Since Teddie was deeply attached to his regiment – it was the one thing he may be thought of as taking seriously – the regimental aura of ambiguous monasticism probably explained Teddie’s own aura of either never having sown wild oats or of having sown them so far out of range of the regimental eye that they didn’t count as his but as those of someone whose body he had borrowed for the purpose. Whatever the reason for this aura, it shone behind his approach to Sarah which was that of a man whose physical appetite had never bothered him before but promised to be really rather adequate, as if it knew all about itself.

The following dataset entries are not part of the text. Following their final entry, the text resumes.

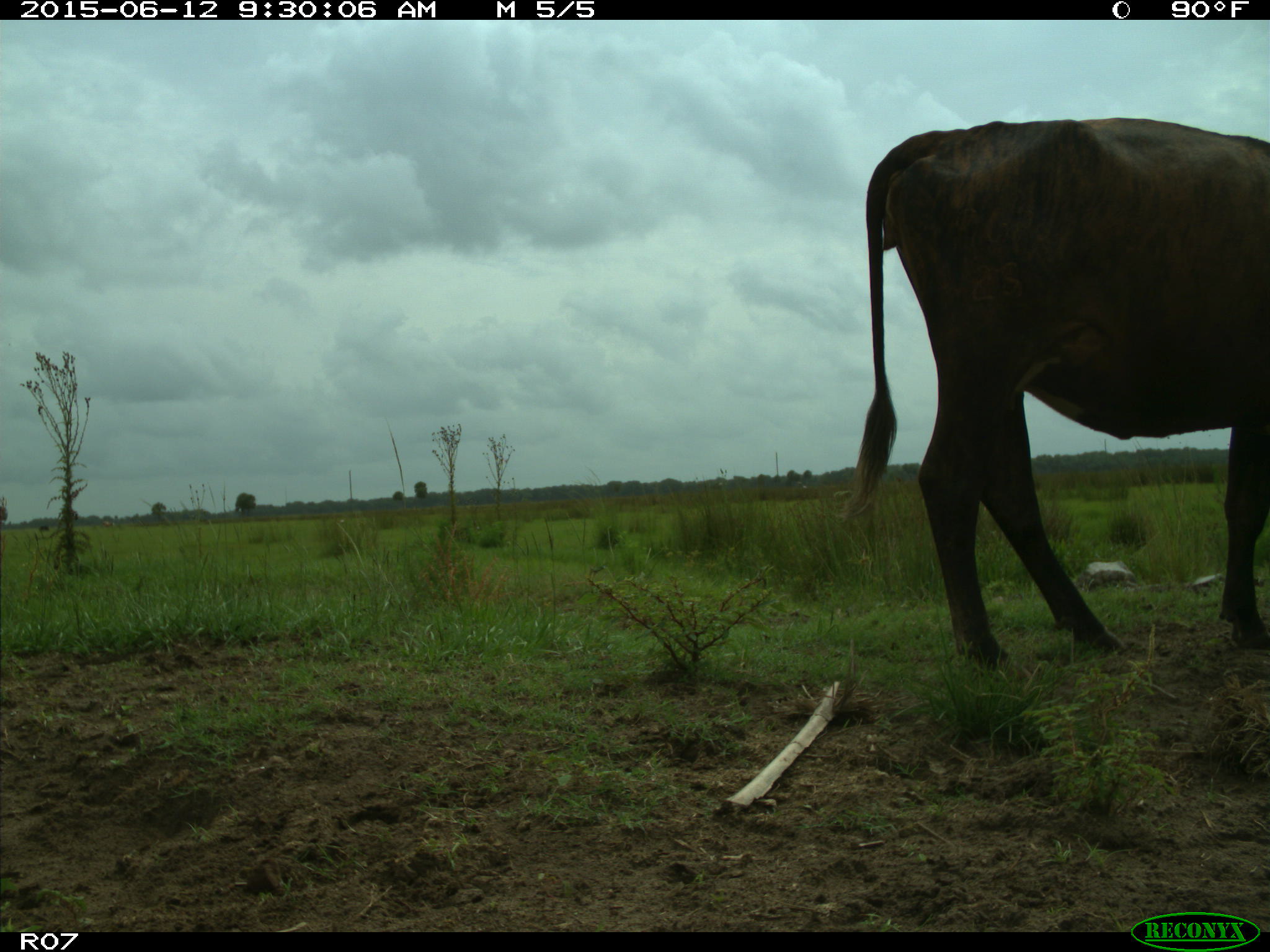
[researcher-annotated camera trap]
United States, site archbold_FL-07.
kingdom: Animalia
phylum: Chordata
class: Mammalia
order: Artiodactyla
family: Bovidae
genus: Bos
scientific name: Bos taurus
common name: domestic cow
Bos taurus (domestic cow).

What it finally came to was that Teddie was in pursuit of an idea. The idea was initially embodied in the person of Sarah Layton. After three weeks he was close enough to her to feel that all he need do next was pop the question and settle the matter. He had, one imagines, few doubts about the outcome. She had been awfully amenable and absolutely available. He hadn’t kissed her yet but he had held on to her hand and made other gestures claiming physical possession. They had played tennis, gone riding, swimming, dancing, to the pictures, the Chinese restaurant and Smith’s Hotel for supper. He had called for her at the Club, at the grace and favour bungalow and once at Rose Cottage where an elderly woman (something to do with missions) had talked rather a lot about Muzzafirabad but not about those aspects of its life which he knew. Sarah and he had walked together, shared tongas, and the front bench of a staff car when he had been able to log it out as on official duties and get rid of the driver.
The next step was therefore clear. He must arrange for them to be alone so that he could put an arm round her, kiss her and say something like You know I’m most awfully Fond of You? which sounded a bit dull but was certainly the truth and once he had said it he could logically follow it up by suggesting they might Sort of Get Engaged If She Felt Like It; which was as far as one needed to go because once one had gone that far everything else surely fell into place of its own accord.